The Cass review, of course, has no direct implications for services in Scotland.  Cass was commissioned by NHS England to provide a review of English services.  But Scottish politicians and health service, education and social service leaders would be foolish to ignore its findings.  And yet…

  • Whilst in England there are plans to close the two clinics that catered for gender-dysphoric children and young people, and to replace them with closer-to-home services with more evidence-based underpinnings, there are no plans to do so in Scotland.

  • Whilst Cass has suggested a root-and-branch structural reform of gender services in England, here in Scotland the most recent draft standards for gender services seem to suggest a doubling down on the existing model, with many of the mistakes that Cass identified in English services being repeated here in Scotland.  For example, the Scottish draft standards state that 3rd sector organisations will have a role in the planning, delivery and evaluation of NHS gender services.  This is surprising:  the close and detrimental involvement of the trans activist charity Mermaids in the development of services at the Tavistock has been discussed at length by former Newsnight journalist, Hannah Barnes (Time To Think).  Why should we suppose that Scottish NHS services would be invulnerable to undue influence from 3rd sector organisations?

  • While Cass in her interim report raised the importance of schools and that that social transitioning was ill-advised, Scottish Education ignored all the concerns raised regarding the continued existence and implementation  of the guidance for schools, Supporting Transgender Pupils in Schools.

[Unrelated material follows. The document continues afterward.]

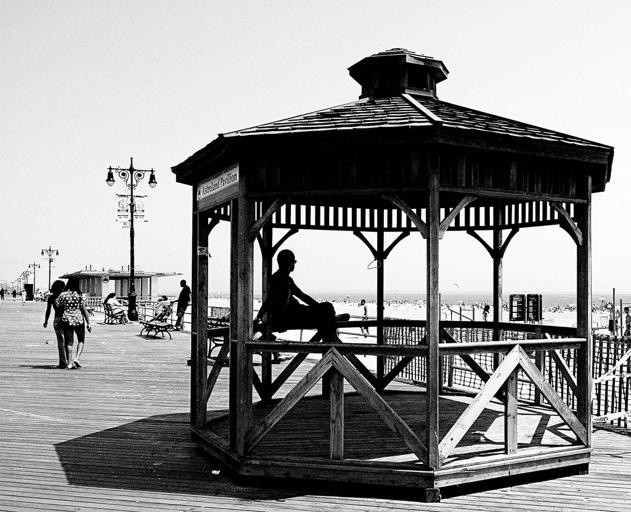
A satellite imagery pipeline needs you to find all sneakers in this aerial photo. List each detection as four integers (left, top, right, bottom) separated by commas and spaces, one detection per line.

It continued to promote the Relationships Sexual Health and Parenting resource in the school curriculum (RSHP) which has gender ideology woven throughout it, and it continued to support and finance third sector lobby groups such as LGBTYS which have a direct impact and influence on schools. 

  • Whilst Cass has ruled out the prescription of puberty blockers unless they are prescribed within a research trial, no such change in practice seems to be on the horizon in Scotland.  This is despite the almost complete lack of evidence on the effects of puberty blockers on adolescent brain development.  

  • The proposed Scottish conversion practices legislation, whilst well intentioned, includes the transgender population in its remit.  Cass suggests that the default approach to gender dysphoria in children and young people should be counselling.  It is hard to imagine that therapists in Scotland will be keen to work with gender-dysphoric children and young people, when they have reason to fear that that work could result in investigation and prosecution under the vaguely-worded conversion practices law. There is also a need for leaders to develop a holistic, preventative approach starting with schools and a rethink about what multiagency assessment and intervention really means.

Time was when Scottish politicians and healthcare leaders could have reasonably plead ignorance to the failings of the affirmative medical model.  That time has passed.  The affirmative-medical approach to gender dysphoria appeared at first to be progressive and enlightened but it is now turning into an unfolding medical scandal.  Our elected leaders and healthcare specialists can no longer hide behind a wall of silence.  

Scotland should either take on board the findings of Cass, or commission its own review of services.  Health Improvement Scotland alongside other agencies such as education and social work, that represent all aspects of the fact that much of this issue is a cultural one need to conduct such a review, and we shall be writing to them to suggest that they do.  It cannot be beyond the wit of politicians and health experts to devise a model of care that is not only enlightened and progressive, but also safe and evidence-based.  This is all that we ask.